___ EXCERPT ___

RingQ

© 2005,2007 John Abbott
GNU Free Documentation License, Version 1.2



index page

User documentation for RingQ

The call RingQ() produces the CoCoA ring which represents Q, the field of rational numbers. Calling RingQ() several times will always produce the same unique CoCoA ring representing Q.

Please see the documentation in ring for a full description of operations elements of a ring. Strictly, there is a limit on the size of elements you can create, but the limit is typically high enough not to be bothersome.

RingQ() is the fraction field of RingZ(); please see the documentation in FractionField for a description of the additional operations available (over those of a plain ring).

Here is a summary of the functions offered:

RingQ() returns the CoCoALib ring representing Q
IsQ(R) says whether the ring R is actually RingQ()
NewQEmbeddingHom(S) creates the (partial) homomorphism Q --> S
(but see also CanonicalHom)

Maintainer documentation for the class RingQImpl

The function RingQ() simply returns the unique instance of the CoCoALib ring representing Q. This instance is managed by GlobalManager, see its documentation.

The function MakeUniqueInstanceOfRingQ is the only function which can call the ctor of RingQImpl. The only function which is supposed to call MakeUniqueInstanceOfRingQ is the ctor of GlobalManager. I have discouraged others from calling MakeUniqueInstanceOfRingQ by not putting it in the header file RingQ.H -- see bugs section in GlobalManager.

RingQImpl is the implementation of the field of rational numbers following the scheme laid by RingBase and FractionFieldBase. Almost all member functions are trivial: indeed, virtually all the work is done by the GMP library. Once you have understood how RingZImpl works, the implementation here should be easy to follow.

The implementation of RingQImpl::InducedHomImpl::myApply turns out to be a bit lengthy, but I do not see how to improve it. Since partial homomorphisms can be built, myApply maps numerator and denominator then must check that their images can be divided. I cannot reuse the implementation of FractionFieldImpl::InducedHomImpl::myApply because there is no equivalent of RefNum and RefDen in RingQImpl.

Bugs, Shortcomings and other ideas

This code is probably not "exception safe"; I do not know what the mpq_* functions do when there is insufficient memory to proceed. Making the code "exception safe" could well be non-trivial: I suspect a sort of auto_ptr to an mpq_t value might be needed.

How to check that induced homomorphisms are vaguely sensible?? e.g. given Z->Z[x] ker=0, but cannot induce Q->Z[x]; so it is not sufficient simply to check that the kernel is zero.

___

== ACTIVITIES ==
- 1) List every function in the summary of functions offered in the RingQ documentation.
- 2) From the RingQ documentation, write out the passage that opens with the words containing "Here is a summary" and closes with "see also CanonicalHom)".

___ EXTRACTED INFORMATION ___

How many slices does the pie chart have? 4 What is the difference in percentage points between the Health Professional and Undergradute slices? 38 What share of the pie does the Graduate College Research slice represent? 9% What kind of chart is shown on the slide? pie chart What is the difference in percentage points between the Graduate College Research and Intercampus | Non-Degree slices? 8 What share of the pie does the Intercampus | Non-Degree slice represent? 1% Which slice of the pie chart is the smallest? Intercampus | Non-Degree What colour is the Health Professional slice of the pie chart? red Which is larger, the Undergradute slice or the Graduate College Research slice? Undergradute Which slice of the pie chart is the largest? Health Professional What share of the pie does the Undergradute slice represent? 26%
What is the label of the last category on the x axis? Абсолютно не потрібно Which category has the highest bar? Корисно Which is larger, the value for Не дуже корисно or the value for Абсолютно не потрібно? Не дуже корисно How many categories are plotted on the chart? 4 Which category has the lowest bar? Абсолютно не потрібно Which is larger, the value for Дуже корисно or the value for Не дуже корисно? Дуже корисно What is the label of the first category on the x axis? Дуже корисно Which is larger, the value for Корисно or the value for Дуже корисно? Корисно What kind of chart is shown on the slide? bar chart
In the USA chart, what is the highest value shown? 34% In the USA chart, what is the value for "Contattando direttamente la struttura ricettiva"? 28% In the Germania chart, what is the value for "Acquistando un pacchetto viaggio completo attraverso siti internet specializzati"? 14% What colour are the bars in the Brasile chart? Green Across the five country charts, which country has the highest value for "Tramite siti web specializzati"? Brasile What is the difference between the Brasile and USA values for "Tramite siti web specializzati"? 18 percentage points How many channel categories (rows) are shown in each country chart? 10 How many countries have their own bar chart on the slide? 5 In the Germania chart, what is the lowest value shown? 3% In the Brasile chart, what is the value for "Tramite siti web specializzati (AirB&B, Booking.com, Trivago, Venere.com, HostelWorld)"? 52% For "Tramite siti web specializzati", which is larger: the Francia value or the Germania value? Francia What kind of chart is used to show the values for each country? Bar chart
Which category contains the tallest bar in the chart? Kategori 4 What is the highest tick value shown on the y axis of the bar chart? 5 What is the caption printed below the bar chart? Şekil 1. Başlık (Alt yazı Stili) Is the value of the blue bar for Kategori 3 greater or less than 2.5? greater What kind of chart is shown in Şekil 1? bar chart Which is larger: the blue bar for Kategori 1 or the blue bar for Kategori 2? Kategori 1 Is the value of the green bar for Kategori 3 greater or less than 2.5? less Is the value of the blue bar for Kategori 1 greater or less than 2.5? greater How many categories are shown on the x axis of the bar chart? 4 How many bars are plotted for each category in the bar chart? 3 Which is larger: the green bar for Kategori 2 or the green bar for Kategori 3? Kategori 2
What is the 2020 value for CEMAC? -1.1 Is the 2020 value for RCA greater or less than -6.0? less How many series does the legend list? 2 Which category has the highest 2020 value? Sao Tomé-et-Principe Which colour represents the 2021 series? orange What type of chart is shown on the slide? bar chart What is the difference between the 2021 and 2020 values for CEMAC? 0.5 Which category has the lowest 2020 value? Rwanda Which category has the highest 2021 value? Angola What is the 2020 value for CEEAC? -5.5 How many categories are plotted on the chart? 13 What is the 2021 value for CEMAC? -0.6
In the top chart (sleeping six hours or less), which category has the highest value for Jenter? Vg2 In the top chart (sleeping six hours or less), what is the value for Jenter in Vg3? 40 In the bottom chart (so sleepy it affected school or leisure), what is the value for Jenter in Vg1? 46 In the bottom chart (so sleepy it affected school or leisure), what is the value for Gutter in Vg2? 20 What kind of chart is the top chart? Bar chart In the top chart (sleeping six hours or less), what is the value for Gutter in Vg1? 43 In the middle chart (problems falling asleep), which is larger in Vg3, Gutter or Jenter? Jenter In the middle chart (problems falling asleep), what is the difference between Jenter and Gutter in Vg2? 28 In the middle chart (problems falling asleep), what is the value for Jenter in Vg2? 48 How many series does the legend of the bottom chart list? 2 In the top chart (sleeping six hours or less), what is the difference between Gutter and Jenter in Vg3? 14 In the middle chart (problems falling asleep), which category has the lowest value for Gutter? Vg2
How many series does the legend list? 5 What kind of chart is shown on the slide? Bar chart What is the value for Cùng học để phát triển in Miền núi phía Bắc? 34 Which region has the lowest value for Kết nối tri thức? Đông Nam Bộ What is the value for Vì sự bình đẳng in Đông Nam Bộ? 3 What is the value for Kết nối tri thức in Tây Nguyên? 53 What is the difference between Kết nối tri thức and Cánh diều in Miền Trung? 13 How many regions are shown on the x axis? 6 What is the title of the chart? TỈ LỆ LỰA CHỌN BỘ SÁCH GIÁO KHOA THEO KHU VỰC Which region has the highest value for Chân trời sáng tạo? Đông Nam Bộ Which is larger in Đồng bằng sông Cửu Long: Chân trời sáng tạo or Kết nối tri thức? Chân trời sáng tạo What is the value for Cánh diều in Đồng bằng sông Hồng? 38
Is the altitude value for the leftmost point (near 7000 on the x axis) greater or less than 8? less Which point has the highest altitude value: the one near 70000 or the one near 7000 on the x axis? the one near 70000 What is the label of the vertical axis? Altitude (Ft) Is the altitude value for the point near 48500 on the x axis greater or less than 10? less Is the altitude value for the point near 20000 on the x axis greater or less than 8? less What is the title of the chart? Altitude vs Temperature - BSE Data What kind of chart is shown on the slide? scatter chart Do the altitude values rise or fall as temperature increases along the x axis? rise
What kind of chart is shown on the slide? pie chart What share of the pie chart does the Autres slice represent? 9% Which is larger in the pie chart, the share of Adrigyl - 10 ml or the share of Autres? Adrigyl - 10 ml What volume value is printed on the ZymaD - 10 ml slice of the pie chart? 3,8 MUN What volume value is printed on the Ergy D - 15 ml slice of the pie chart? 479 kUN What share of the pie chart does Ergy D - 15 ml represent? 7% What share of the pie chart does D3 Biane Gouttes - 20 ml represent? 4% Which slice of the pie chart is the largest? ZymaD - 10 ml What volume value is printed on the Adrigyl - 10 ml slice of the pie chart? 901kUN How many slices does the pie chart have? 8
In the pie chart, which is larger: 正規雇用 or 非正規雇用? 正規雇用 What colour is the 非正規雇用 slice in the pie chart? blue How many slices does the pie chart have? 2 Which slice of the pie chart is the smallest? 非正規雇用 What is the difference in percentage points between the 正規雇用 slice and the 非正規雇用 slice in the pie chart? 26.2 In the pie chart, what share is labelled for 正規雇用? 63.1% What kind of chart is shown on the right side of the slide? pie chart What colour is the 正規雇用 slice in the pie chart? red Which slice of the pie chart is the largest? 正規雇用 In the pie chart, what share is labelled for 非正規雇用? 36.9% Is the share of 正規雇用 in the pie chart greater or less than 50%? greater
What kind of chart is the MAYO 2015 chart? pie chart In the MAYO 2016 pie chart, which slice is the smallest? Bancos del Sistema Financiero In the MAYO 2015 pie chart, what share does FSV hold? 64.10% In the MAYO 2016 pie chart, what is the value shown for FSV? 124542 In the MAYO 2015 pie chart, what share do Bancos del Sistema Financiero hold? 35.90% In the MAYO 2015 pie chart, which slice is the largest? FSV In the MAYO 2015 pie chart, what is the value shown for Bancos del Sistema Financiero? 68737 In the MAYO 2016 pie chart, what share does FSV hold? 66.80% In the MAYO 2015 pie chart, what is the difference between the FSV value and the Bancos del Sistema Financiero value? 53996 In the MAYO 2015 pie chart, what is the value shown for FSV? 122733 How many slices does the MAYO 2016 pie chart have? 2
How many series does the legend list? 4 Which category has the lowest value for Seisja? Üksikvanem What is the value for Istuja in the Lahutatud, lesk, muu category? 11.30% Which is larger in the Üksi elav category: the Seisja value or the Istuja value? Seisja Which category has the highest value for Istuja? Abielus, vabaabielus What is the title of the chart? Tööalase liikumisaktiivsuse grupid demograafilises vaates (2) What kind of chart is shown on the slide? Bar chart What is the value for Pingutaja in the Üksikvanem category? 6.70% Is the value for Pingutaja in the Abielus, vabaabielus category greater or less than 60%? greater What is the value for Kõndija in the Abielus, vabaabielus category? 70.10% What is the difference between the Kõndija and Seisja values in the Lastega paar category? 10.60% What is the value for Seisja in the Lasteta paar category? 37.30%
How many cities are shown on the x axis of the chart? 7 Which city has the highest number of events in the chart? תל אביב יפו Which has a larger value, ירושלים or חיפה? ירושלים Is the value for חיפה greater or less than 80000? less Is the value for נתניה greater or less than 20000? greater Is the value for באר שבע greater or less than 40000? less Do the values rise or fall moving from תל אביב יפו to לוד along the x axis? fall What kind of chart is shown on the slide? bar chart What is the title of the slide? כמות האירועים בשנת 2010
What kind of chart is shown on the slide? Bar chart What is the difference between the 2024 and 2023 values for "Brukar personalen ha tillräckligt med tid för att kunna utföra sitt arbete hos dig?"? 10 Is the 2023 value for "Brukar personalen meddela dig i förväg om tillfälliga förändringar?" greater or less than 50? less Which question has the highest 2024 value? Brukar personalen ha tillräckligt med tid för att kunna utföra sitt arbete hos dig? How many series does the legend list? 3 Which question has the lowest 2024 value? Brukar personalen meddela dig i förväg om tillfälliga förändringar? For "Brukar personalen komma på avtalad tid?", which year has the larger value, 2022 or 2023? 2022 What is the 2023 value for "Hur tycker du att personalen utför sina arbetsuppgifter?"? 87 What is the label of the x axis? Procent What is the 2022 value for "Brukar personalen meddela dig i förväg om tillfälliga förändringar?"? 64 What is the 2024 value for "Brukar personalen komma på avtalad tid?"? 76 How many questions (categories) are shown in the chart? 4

___

== ANSWERS TO THE PROBLEMS ==
- 1)
RingQ()
IsQ(R)
NewQEmbeddingHom(S)

- 2)
Here is a summary of the functions offered:

RingQ() returns the CoCoALib ring representing Q
IsQ(R) says whether the ring R is actually RingQ()
NewQEmbeddingHom(S) creates the (partial) homomorphism Q --> S
(but see also CanonicalHom)